AIM OF THE EXERCISE: Find every row below that contains the word "dresser" and copy each of those lines in full. Only matches with the same uppercase and lowercase letters count.

SOURCE MATERIAL:
* Begin *
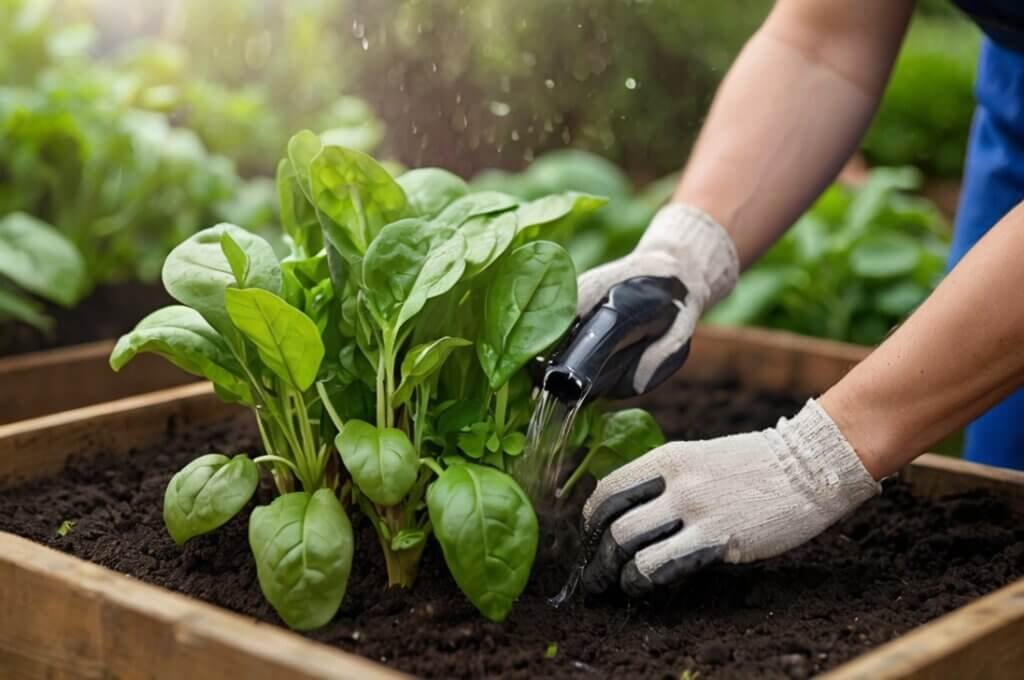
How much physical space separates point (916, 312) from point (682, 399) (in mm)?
* End *
* Begin *
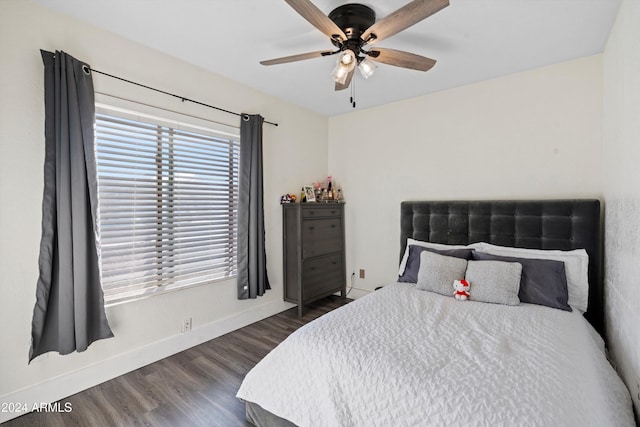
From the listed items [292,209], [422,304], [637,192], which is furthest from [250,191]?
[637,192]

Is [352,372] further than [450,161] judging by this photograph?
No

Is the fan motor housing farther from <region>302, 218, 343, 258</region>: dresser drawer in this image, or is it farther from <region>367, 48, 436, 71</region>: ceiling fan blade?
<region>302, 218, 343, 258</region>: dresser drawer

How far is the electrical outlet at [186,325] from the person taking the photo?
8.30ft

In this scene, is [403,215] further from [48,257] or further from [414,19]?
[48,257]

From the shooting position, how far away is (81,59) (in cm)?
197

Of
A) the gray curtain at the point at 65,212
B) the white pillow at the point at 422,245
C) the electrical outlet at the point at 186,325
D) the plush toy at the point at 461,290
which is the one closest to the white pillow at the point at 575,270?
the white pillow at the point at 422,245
* End *
CORRECT OUTPUT:
Is the fan motor housing farther from <region>302, 218, 343, 258</region>: dresser drawer in this image, or is it farther from <region>367, 48, 436, 71</region>: ceiling fan blade?
<region>302, 218, 343, 258</region>: dresser drawer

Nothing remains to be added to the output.